Example 3-5. check_referer.cgi

#!/usr/bin/perl -wT

use strict;

# The directory where images are stored; this shouldn't be in the 
# server's doc tree so users can't browse images except via this script.
my $image_dir = "/usr/local/apache/data/images";

my $referer  = $ENV{HTTP_REFERER};
my $hostname = quotemeta( $ENV{HTTP_HOST} || $ENV{SERVER_NAME} );

if ( $referer and $referer !~ m|^http://$hostname/| ) {
    display_image( "copyright.gif" );
}
else {
    # Verify that the image name doesn't contain any unsafe characters.
    my( $image_file ) = $ENV{PATH_INFO} =~ /^([\w+.]+)$/ or
        not_found(  );
    display_image( $image_file );
}
sub display_image {
    my $file = shift;
    my $full_path = "$image_dir/$file";
    
    # We'll simply report that the file isn't found if we can't open it.
    open IMAGE, $full_path or not_found(  );
    
    print "Pragma: no-cache\n";
    print "Content-type: image/gif\n\n";
    
    binmode;
    my $buffer = "";
    while ( read( IMAGE, $buffer, 16_384 ) ) {
        print $buffer;
    }
    close IMAGE;
}

sub not_found {
    print <<END_OF_ERROR;
Status: 404 Not Found
Content-type: text/html

<html>
<head>
  <title>File Not Found</title>
</head>

<body>
  <h1>File Not Found</h1>
  
  <p>Sorry, but you requested an image that could not be found. 
    Please check the URL you entered and try again.</p>
</body>
</html>
END_OF_ERROR
    
    exit;
}

This script displays an image with a copyright notice if the user came from a different web site. For the copyright notice, the script assumes that there is a file called copyright.gif in the same directory as the other images. Not all browsers implement the Referer HTTP header, and we don't want visitors using these browsers to get the wrong image in error. So we only display the copyright image if the user both presents a Referer header and it is from a different server. Also, we have to be conscious of caching on the Web. Browsers might cache images, and they may be behind any number of proxy servers that also implement their own caches. Thus, we output an additional header to request that this message not be cached. This should avoid the user getting a cached copyright notice image when they visit the real site. If you are especially paranoid (and do not mind the extra traffic it causes), then you could also output a Pragma: no-cache header for the real images too.

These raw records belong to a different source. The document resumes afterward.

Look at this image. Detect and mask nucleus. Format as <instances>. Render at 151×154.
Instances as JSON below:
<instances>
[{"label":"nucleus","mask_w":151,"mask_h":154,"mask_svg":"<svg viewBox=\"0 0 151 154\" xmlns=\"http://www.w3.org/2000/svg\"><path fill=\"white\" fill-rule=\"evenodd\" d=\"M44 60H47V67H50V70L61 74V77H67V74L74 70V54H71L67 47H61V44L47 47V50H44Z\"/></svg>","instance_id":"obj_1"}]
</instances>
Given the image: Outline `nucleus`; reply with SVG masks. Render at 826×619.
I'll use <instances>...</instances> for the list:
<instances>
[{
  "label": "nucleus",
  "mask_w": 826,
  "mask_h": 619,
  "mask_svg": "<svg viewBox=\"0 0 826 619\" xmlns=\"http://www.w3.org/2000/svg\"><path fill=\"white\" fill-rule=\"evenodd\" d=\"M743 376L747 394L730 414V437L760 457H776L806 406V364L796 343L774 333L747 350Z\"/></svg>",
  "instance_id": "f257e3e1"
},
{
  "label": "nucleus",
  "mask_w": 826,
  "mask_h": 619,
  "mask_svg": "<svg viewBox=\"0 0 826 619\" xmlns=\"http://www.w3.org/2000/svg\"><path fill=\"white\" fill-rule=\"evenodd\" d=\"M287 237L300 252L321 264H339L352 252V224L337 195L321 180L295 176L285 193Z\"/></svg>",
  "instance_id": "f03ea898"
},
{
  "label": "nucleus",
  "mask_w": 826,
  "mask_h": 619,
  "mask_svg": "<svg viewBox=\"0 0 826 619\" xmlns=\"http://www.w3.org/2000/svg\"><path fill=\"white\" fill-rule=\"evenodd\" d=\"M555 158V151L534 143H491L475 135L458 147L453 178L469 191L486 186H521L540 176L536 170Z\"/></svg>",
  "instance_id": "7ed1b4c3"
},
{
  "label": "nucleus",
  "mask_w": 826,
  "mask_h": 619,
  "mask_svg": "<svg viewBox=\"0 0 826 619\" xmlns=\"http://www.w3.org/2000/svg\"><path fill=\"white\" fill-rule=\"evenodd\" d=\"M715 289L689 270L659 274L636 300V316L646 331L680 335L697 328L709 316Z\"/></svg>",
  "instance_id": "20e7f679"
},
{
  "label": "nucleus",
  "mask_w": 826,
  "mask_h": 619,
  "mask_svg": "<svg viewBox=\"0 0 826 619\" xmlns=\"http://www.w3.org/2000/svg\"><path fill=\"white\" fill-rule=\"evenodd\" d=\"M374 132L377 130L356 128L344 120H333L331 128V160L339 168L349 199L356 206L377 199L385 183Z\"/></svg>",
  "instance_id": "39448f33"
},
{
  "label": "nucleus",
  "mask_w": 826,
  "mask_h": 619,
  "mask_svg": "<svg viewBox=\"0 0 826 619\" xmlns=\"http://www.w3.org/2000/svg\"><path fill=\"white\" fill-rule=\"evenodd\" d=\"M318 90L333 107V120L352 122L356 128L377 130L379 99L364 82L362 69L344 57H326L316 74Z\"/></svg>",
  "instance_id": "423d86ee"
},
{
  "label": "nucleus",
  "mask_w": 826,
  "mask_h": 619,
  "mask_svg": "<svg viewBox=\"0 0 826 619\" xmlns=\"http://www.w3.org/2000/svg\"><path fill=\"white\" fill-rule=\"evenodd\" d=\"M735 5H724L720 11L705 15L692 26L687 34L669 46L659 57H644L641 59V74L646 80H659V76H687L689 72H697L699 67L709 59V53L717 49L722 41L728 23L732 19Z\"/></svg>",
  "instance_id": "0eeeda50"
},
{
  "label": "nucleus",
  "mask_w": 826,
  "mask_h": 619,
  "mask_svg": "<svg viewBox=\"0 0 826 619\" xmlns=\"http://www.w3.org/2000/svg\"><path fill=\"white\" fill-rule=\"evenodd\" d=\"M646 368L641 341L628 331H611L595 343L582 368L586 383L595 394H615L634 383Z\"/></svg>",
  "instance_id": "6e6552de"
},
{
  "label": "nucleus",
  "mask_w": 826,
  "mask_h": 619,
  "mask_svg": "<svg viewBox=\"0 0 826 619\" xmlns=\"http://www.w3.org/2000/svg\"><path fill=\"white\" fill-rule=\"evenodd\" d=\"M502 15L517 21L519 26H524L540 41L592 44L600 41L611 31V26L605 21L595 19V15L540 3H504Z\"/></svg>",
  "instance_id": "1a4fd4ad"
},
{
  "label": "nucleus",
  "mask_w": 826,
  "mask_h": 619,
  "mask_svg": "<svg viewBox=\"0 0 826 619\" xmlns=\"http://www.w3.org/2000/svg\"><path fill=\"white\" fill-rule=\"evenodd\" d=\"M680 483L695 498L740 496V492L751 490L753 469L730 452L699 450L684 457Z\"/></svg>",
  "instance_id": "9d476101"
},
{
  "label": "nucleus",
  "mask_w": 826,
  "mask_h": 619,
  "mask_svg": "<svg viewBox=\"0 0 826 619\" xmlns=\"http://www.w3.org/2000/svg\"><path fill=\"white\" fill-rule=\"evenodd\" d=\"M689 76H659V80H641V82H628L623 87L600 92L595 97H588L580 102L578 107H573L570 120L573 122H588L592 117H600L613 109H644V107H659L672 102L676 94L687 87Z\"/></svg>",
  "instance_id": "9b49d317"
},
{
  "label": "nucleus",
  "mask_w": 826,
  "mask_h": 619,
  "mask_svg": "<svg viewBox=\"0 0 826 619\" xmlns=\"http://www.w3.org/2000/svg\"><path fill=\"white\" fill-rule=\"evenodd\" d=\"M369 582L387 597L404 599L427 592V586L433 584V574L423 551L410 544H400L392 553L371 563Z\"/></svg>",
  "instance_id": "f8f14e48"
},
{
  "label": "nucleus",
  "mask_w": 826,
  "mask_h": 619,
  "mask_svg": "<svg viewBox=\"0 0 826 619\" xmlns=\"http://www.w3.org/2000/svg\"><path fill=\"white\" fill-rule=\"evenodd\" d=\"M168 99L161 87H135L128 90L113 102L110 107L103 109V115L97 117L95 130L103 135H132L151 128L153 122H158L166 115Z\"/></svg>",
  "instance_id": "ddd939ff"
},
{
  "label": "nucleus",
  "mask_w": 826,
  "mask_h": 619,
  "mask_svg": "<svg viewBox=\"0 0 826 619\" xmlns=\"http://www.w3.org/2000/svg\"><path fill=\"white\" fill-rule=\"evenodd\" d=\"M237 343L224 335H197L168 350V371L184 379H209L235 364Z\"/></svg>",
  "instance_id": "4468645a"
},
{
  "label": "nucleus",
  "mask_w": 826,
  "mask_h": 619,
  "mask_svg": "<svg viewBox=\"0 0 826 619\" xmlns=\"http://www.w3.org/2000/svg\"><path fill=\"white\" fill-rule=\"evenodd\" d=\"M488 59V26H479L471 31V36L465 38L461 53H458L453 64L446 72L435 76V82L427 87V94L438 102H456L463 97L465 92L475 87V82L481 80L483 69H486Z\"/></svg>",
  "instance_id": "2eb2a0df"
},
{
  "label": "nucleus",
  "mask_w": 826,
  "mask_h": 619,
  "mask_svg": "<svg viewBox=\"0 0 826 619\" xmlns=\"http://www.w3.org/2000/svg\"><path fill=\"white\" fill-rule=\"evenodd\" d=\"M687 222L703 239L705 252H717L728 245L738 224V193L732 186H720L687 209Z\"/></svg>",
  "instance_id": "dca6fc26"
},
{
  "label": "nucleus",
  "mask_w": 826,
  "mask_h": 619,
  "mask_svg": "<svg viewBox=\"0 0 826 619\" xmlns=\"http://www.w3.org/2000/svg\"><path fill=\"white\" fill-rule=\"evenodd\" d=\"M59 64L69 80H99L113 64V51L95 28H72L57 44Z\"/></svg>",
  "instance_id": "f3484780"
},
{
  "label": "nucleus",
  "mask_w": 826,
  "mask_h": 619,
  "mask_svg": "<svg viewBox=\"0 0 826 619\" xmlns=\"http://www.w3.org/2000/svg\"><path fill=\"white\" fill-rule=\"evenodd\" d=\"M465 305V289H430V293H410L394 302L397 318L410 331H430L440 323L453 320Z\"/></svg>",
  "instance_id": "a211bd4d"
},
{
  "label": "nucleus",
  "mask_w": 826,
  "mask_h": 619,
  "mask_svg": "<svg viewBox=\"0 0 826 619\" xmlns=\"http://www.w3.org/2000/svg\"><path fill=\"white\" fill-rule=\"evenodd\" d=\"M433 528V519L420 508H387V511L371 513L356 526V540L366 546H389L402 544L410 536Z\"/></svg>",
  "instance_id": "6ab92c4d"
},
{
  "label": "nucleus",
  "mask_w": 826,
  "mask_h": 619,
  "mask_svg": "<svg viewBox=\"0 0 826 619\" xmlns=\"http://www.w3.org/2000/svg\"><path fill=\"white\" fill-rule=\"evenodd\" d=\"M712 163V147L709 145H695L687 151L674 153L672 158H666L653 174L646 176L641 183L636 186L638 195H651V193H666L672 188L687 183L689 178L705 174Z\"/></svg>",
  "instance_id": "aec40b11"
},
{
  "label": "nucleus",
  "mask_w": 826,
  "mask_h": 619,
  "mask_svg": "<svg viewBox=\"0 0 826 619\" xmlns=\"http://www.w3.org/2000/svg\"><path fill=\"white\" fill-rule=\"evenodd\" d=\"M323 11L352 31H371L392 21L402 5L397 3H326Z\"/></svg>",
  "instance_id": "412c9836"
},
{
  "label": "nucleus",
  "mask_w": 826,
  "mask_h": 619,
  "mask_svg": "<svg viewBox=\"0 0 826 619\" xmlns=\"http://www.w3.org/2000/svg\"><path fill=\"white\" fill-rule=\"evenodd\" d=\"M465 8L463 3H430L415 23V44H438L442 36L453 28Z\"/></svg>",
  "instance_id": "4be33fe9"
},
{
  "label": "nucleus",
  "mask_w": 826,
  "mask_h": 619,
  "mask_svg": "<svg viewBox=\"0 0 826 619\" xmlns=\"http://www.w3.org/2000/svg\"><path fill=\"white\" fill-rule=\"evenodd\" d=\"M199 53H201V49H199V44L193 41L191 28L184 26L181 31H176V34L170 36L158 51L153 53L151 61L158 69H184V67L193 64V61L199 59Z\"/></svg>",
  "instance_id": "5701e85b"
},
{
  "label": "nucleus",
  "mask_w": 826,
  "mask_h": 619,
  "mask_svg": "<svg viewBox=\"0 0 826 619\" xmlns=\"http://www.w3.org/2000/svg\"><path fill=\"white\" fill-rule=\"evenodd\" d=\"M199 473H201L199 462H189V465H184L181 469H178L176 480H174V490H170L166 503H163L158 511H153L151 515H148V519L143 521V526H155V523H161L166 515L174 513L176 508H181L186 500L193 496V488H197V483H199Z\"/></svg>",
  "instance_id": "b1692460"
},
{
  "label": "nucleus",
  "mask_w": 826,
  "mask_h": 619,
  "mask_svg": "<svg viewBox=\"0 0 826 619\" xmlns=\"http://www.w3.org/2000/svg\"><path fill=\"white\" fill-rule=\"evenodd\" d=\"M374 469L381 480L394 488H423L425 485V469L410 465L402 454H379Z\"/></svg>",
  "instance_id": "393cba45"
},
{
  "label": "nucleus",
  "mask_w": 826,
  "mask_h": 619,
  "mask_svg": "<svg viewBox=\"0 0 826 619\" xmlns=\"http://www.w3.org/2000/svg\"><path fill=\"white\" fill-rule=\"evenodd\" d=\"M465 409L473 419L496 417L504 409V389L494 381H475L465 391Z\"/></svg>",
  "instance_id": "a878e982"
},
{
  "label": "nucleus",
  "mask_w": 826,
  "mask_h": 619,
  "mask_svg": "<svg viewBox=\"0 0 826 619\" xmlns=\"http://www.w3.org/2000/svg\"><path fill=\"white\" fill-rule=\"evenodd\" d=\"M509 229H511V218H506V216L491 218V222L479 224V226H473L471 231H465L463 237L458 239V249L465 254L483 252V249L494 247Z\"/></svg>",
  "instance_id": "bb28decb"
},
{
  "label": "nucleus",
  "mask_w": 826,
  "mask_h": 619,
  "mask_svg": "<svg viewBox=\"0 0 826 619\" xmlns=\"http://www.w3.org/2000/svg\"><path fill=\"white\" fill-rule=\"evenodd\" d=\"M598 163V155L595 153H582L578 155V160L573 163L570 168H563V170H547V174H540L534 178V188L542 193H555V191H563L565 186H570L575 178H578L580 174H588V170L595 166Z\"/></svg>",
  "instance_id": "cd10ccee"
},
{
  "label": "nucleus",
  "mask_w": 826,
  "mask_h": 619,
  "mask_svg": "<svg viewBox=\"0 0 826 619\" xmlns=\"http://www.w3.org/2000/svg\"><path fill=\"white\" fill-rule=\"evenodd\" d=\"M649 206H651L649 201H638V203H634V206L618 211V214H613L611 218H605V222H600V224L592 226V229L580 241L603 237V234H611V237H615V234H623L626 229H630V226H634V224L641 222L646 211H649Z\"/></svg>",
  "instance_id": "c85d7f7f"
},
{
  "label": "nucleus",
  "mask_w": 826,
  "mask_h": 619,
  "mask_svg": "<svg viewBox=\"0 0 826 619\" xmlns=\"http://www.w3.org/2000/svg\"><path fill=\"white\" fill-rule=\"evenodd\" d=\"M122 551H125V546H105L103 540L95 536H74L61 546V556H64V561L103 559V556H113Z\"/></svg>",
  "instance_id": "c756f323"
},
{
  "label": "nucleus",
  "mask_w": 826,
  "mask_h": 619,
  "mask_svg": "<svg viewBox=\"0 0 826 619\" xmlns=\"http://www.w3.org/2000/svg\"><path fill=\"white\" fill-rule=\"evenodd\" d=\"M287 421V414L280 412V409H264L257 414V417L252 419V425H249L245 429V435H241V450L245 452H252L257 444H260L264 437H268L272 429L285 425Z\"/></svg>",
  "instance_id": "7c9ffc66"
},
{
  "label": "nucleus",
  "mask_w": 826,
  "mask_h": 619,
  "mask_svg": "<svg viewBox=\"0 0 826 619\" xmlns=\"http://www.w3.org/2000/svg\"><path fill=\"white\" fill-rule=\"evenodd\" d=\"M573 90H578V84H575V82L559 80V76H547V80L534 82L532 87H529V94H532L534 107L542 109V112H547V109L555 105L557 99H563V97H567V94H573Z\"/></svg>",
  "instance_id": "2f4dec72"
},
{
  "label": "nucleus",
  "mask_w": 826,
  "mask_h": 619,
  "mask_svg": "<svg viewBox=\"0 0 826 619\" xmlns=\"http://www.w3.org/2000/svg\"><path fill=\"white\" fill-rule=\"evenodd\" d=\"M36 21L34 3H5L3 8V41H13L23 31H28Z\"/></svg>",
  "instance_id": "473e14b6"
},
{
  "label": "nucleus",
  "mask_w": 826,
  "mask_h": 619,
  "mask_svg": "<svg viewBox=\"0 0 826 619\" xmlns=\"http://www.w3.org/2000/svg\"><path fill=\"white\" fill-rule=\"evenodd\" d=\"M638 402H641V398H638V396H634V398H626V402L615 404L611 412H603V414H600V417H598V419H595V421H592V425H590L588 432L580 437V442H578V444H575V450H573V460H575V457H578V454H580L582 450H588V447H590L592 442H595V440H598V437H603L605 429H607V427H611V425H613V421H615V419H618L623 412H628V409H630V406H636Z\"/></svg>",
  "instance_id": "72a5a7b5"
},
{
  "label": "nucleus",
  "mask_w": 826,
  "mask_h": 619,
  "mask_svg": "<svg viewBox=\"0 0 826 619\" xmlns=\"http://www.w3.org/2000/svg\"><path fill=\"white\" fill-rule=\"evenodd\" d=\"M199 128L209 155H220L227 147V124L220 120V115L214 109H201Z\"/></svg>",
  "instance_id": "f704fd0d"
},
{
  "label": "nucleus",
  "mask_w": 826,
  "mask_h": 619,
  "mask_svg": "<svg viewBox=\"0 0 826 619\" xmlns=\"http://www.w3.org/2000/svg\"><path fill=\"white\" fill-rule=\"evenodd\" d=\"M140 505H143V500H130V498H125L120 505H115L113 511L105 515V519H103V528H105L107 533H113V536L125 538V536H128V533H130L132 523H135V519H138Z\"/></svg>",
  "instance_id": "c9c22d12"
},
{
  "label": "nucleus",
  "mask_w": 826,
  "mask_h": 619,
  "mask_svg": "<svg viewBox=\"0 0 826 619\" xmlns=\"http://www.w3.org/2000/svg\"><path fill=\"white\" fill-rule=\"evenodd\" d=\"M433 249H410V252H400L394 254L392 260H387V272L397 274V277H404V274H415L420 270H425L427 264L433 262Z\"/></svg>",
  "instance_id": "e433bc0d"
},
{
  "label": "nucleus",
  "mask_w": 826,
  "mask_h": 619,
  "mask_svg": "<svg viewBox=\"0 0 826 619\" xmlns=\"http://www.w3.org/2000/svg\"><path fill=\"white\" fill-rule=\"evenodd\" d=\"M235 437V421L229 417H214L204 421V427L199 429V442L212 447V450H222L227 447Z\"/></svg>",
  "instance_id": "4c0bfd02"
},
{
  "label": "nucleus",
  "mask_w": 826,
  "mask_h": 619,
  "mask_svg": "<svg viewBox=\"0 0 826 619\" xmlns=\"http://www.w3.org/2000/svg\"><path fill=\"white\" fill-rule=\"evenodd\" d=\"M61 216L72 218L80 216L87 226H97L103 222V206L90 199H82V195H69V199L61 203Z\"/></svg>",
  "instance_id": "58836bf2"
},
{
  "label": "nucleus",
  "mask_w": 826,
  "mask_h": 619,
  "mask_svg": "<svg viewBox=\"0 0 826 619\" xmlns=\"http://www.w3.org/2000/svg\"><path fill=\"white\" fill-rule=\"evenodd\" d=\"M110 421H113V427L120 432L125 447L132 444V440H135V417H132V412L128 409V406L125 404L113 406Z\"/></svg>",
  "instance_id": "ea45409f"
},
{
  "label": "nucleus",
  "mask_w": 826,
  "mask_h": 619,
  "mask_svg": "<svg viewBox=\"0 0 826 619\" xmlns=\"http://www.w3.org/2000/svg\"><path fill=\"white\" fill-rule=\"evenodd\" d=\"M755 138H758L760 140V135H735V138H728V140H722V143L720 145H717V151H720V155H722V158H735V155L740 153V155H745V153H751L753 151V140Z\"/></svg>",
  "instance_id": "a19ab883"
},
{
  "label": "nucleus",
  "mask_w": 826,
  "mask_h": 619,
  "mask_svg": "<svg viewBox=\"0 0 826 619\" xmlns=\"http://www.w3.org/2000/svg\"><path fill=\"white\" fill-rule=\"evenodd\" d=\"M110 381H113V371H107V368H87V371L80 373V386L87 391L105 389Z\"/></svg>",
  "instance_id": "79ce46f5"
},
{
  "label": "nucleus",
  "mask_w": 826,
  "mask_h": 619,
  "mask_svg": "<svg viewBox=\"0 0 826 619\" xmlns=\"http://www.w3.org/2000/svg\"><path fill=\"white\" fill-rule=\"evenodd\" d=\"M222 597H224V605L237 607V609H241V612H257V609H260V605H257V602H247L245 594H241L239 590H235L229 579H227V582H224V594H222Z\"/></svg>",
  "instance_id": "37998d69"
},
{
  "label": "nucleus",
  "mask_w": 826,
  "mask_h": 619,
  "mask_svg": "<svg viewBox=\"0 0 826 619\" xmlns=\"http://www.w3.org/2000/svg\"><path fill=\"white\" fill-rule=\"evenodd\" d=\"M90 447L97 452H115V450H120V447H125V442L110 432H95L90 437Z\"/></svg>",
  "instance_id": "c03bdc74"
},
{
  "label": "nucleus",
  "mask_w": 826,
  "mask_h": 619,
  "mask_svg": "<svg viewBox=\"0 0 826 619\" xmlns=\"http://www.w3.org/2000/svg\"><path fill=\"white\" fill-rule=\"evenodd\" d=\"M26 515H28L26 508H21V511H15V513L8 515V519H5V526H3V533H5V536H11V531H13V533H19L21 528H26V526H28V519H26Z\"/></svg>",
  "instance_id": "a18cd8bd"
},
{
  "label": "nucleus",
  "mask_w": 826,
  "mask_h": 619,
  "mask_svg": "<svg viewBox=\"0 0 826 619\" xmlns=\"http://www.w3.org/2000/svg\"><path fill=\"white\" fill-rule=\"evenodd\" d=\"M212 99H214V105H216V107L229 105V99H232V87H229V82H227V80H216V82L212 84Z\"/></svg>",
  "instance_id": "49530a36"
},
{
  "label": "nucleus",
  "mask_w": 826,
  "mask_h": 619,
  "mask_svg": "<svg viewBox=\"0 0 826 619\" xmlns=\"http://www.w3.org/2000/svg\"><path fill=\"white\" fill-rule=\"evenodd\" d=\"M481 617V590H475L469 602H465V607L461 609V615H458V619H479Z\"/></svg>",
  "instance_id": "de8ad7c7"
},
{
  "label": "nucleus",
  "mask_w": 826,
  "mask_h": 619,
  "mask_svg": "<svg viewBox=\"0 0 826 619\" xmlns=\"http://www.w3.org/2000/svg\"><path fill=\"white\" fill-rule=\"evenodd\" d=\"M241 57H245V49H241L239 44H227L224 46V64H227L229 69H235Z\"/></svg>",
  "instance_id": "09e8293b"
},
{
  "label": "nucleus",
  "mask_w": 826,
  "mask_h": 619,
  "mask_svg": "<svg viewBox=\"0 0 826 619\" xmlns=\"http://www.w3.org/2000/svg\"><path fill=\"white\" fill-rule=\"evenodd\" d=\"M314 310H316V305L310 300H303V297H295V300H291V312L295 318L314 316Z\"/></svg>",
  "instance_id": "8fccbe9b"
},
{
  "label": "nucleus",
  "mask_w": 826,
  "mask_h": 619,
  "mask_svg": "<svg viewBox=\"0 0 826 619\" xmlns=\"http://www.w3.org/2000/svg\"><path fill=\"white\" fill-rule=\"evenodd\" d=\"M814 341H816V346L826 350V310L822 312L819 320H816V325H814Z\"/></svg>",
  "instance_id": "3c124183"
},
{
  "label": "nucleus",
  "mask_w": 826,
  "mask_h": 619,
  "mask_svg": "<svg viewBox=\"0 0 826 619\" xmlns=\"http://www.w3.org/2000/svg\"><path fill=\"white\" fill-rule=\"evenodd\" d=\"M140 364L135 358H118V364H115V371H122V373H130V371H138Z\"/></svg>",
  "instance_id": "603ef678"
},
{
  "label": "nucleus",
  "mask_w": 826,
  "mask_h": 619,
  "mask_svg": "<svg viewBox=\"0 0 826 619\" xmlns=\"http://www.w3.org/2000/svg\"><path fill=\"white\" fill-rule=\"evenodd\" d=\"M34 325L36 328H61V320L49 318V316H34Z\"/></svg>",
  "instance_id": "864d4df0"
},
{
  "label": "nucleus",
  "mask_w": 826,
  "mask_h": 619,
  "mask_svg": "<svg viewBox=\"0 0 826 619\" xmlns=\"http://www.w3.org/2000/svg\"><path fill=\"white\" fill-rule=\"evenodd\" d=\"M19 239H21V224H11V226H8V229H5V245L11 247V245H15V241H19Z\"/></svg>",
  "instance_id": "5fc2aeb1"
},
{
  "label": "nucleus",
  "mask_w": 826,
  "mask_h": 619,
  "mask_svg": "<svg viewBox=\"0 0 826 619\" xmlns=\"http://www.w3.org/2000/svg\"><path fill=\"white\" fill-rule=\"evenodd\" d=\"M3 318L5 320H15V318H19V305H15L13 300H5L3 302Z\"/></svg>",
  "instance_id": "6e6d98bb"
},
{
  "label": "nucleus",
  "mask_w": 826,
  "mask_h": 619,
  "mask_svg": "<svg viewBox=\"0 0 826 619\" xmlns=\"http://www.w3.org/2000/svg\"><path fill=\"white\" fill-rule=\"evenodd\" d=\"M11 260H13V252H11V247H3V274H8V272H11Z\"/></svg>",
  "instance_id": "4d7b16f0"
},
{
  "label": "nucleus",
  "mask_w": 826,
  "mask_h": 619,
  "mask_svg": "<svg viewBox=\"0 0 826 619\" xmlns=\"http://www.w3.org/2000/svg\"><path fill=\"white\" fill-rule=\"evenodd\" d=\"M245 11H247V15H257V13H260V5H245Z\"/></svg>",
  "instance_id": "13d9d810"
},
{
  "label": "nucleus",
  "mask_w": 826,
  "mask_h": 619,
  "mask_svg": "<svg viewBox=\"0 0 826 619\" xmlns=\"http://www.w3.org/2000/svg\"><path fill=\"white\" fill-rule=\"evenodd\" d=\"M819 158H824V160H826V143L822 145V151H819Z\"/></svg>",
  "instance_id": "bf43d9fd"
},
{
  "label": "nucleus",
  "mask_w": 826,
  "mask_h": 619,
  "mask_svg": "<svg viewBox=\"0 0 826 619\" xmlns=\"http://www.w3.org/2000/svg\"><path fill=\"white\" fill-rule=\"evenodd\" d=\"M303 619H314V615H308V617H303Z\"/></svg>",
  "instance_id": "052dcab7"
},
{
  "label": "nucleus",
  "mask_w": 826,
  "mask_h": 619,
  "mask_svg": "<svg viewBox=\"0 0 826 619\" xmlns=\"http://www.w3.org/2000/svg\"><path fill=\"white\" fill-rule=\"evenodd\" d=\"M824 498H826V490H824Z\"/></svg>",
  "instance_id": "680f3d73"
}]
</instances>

If the image is not found, it sends a response with a 404 status. You may wonder why it would send an HTML message when it was likely the request was the result of an image tag and the browser is planning on displaying the response as an image in an HTML page. Actually, neither web servers nor CGI scripts have any way of determining the context of any request. Web servers always display 404 errors when they cannot locate a resource. In this case the browser will likely display an icon, such as a broken image, to indicate that there was an error. If the user chooses to view the image separately by directly referencing it, he or she will see the error message.

This solution should stop casual hijackers. It won't stop thieves. It's always possible for someone to visit your site, download your images, and put copies of them up on their own site.